На теле могли сами собой проступить ссадины и синяки. А однажды, когда царь пил вечером у костра горячий чай с чабрецом, его неожиданно что-то ударило под нос. Он шатнулся назад, уронил чашку, а когда пришел в себя, из рассеченной губы шла кровь.
Спутники и охрана относились к подобным событиям с нескрываемым благоговением. Одержимый царь одной ногой уже блуждал по иному миру. И этот мир запечатлевал на лице «живого бога» свои следы. Может ли быть лучшее доказательство святости владыки? Однако хромой парень с кульком в руках ненадолго вывел Делайса из оцепенения.
— Вор, наверное, — сказала Бреселида, указывая хлыстом на беглеца.
Царь пожал плечами.
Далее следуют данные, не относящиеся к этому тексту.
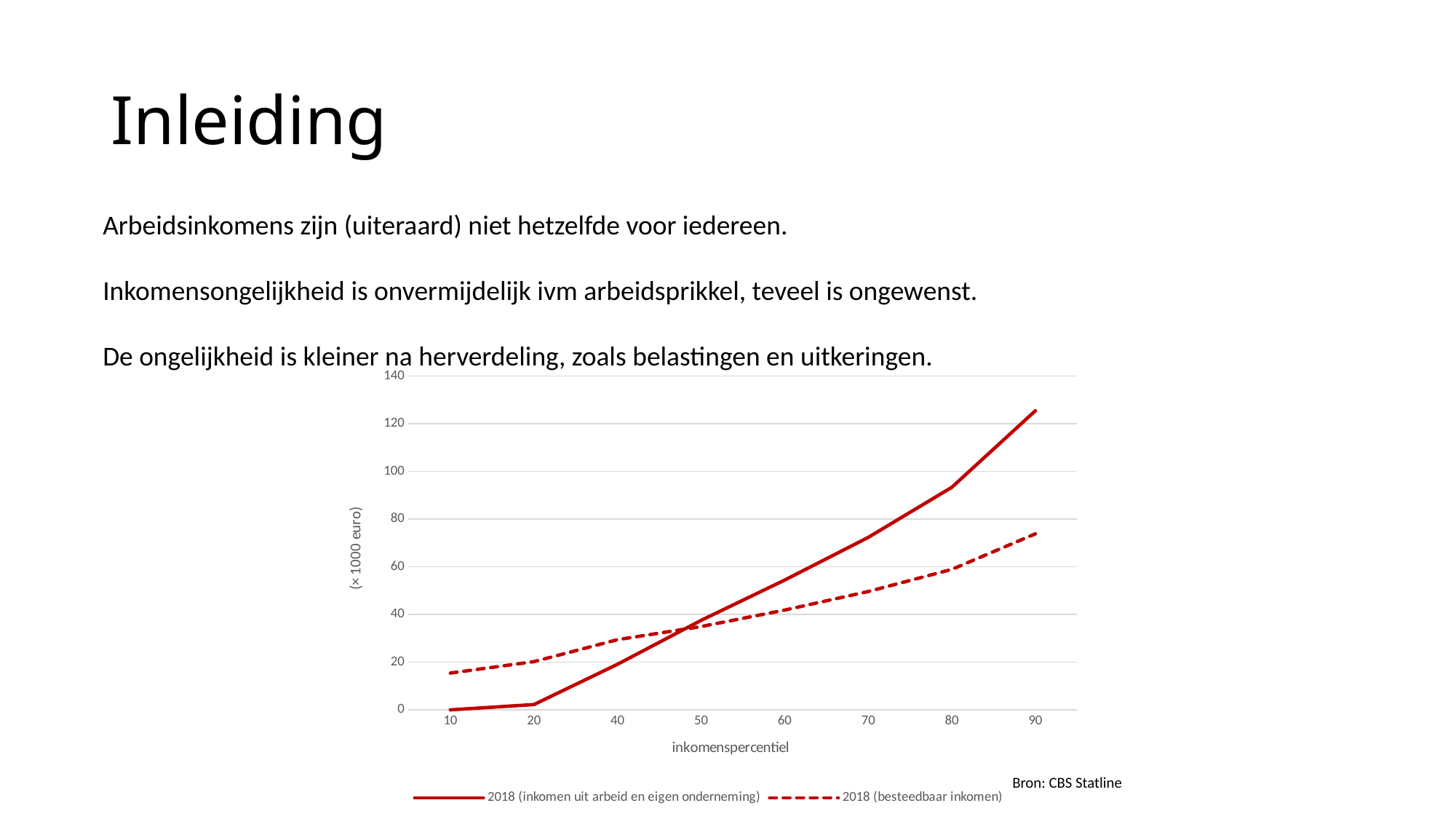
At income percentile 10, which series has the higher value: '2018 (inkomen uit arbeid en eigen onderneming)' or '2018 (besteedbaar inkomen)'? 2018 (besteedbaar inkomen) At income percentile 90, which series has the higher value: '2018 (inkomen uit arbeid en eigen onderneming)' or '2018 (besteedbaar inkomen)'? 2018 (inkomen uit arbeid en eigen onderneming) What kind of chart is shown on the slide? line chart Is the value of '2018 (inkomen uit arbeid en eigen onderneming)' at percentile 80 greater or less than 80? greater Do the values of the solid line '2018 (inkomen uit arbeid en eigen onderneming)' rise or fall as the income percentile increases? rise What is the title of the x axis of the chart? inkomenspercentiel How many series does the chart legend list? 2 Is the value of '2018 (besteedbaar inkomen)' at percentile 90 greater or less than 80? less What unit label is shown on the y axis of the chart? (× 1000 euro) Is the value of '2018 (besteedbaar inkomen)' at percentile 10 greater or less than 20? less How many income percentile points are marked along the x axis of the chart? 8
Его занимал сверток. Что там? Ради какой ценности раб Апатуры рискнул жизнью? Спокойной жизнью? Сытой и развратной — это знали все. Между тем парень был уже близко, и Делайс разглядел, что на ноге у него деревянная колодка. Поэтому беглец издалека и казался хромым. За ним выслали погоню. Шесть поджарых сук белой масти. Нимфы-охотницы с сетями в руках отстали от собак, давая им возможность первыми нагнать добычу.
Делайс поймал рукой паутинку, кружившуюся в воздухе, и сжал ее в ладони. Вот первая из собак прыгнула беглецу на хребет, а вторая вцепилась зубами в ногу. Тот попробовал отбиться. Сверток покатился по земле, разматывая грязное тряпье о стерню. Раздался плач. Сначала тоненький, а потом все громче и громче.
— Это ребенок, — констатировала Бреселида.
Царь, молча, тронул бока лошади. Все последовали за ним.
Охотницы уже подбежали к поверженному вору и накинули на него сеть.
— Преклоните колени! — окликнула их сотница. — Перед вами «живой бог»!
Нимфы застыли, удивленно таращась на кавалькаду, которую они издалека приняли за процессию богатых паломников. Но, заметив белое полотно, скрывавшее лицо одного из гостей, разом повалились на землю.
— Поднимите ребенка, — не разжимая зубов, процедил Делайс. В последнее время царю было все труднее говорить, отвлекаясь от своих видений. Максимум, на что он был способен, это послушать, как сотница опросит нимф.
— Что сделал этот человек?
— Он вор, — хором заявили охотницы, указывая пальцем на сверток. — Он украл ребенка у верховной жрицы Апатуры.
— Это мой ребенок! — выкрикнул с земли несчастный. Он еще раз рванулся в сети, но белая гончая, державшая обе лапы у него на груди, щелкнула зубами у самого горла беглеца.
Делайс сделал в воздухе неопределенный жест рукой, который мог означать все, что угодно.
— Развяжите его, — перевела Бреселида.
— Это мой ребенок! — отбрыкиваясь от охотниц, орал «вор». Он оттолкнул одну из нимф, с остервенением дал собаке пинка и, вскочив на ноги, подбежал к царю. — Милосердия! Милосердия! — Руки беглеца вцепились в край седла «живого бога» так сильно, что лошадь Делайса шатнулась. — Они хотят убить моего ребенка! Разорвать его в борозде! Я украл свое!
Царь поморщился.
— Так чей младенец? — с усилием выговорил он. — Апатуры или твой?
Беглец повалился на колени.
— Ваше величество! Пещерная Мать понесла этого ребенка от меня. Я с прошлой осени служу Гераклом в святилище на горе…
Делайс страдальчески сдвинул брови и обернулся к Бреселиде.
— Верховная жрица Апатуры почитаема всеми, — немедленно отозвалась та. — А ты кто такой? — Серые глаза всадницы внимательно изучали лицо храмового бойца.
Вместо ответа беглец снова подался к царю.